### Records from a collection
--- BEGIN ---

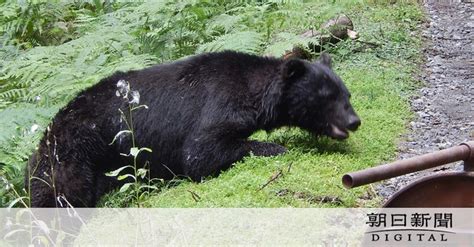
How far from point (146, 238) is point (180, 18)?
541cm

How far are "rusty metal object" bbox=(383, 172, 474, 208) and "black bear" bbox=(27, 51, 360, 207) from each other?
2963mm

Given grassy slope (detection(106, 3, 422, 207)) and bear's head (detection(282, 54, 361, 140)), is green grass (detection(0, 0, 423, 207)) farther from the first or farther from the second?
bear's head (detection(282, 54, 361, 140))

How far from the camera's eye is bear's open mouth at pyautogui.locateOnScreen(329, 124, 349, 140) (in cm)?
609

--- END ---
--- BEGIN ---

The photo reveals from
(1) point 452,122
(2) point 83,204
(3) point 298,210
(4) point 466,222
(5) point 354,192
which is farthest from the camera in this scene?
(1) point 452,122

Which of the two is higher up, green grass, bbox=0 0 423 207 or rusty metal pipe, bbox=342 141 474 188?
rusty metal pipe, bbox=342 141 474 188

--- END ---

### TASK GOAL
How many lines above contain the string "metal"? Matching is case-sensitive, and your reply should be the number alone.

### SOLUTION FOR THIS PROBLEM
3